Reading Kenny MacAskill, “the former justice secretary who pushed through the single force plan”, criticise the Scottish Police Authority (SPA) is like listening to Tony Blair ask what idiot took us into the Iraq War (Is Scottish policing fit for purpose?, State of the nation, April 16). General secretary of the Scottish Police Federation Calum Steele observing that the SPA had “not been a success” – despite being “arguably more effective” than the bodies it superceded – made just as much sense.
Elsewhere in your Easter weekend newspaper, collapse in the Christian church was lamented. For me, this is where the true problem lies with our police. They have for far too long enjoyed no such challenge to their divine status; indeed, such status is routinely reaffirmed within the churches of Holyrood, the media, our courts etc. That is why Mr Steele feels able to complain on officers’ behalf of the “organisational bull***t” of policing, and of the “unnecessarily adversarial approach” adopted by a watchdog when responding to complaints citing his members.
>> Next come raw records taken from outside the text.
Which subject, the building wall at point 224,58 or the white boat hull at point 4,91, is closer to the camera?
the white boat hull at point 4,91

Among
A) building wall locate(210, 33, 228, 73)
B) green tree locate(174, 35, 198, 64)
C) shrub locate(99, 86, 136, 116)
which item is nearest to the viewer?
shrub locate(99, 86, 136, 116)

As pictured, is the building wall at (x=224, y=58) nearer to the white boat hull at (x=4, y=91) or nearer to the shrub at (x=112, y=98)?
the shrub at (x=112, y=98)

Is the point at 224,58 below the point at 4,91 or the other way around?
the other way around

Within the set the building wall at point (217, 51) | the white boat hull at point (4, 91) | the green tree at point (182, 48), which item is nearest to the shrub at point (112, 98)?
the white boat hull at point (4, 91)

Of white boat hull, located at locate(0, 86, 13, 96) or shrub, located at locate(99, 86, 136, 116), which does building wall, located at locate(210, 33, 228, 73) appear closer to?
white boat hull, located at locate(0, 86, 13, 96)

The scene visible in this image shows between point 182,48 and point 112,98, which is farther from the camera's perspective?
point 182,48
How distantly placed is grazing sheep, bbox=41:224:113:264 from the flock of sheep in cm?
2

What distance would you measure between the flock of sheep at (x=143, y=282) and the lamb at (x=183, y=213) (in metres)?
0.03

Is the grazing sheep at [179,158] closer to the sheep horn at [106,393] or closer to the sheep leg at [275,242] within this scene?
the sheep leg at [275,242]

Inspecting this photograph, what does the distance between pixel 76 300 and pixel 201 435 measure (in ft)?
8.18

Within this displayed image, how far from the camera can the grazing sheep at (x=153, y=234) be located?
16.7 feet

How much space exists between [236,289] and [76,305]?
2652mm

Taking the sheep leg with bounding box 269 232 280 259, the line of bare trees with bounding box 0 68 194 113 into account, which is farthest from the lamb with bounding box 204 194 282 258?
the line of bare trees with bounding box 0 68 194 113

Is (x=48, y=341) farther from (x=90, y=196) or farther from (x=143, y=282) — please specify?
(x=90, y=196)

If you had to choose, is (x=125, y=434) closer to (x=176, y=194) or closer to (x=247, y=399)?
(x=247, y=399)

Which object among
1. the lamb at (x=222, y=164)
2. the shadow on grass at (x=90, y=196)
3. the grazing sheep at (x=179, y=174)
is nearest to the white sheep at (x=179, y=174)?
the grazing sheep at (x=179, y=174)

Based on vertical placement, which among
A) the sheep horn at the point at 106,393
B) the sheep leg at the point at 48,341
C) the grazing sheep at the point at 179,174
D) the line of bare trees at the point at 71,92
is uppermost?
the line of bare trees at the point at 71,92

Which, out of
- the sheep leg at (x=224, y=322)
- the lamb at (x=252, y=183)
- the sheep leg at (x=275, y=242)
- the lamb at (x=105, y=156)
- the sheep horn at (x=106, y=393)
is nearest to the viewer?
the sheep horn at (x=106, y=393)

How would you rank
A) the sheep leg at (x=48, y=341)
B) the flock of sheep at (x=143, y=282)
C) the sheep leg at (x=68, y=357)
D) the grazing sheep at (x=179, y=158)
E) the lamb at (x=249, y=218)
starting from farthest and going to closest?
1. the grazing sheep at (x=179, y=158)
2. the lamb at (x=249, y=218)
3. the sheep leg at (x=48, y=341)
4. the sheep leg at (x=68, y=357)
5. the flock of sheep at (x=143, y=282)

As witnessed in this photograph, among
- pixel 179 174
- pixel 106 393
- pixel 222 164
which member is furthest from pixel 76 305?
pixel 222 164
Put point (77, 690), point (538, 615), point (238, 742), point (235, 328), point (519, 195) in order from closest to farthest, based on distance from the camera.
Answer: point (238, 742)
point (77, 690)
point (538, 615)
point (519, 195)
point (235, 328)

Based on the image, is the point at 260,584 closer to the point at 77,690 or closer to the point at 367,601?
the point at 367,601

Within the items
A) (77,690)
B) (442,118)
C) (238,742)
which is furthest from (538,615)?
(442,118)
Is Scottish policing fit for purpose? In my view, the question should be: are Scottish police still relevant? From the viewpoint of those who have spent more time in courts than Andy Murray, so many industries have designed out at source much potential for crime and often have become self-policing, and so much public law and order has been privatised and devolved to corporate security firms, with side-street superheroes snatching cheap kudos wherever they can, police are now little more than the Postman Pats of the Procurator Fiscal.
And, from the standpoint of a bemused (burgled) public, it takes nothing short of a catclysm to persuade police to turn the ignition keys in their pandas.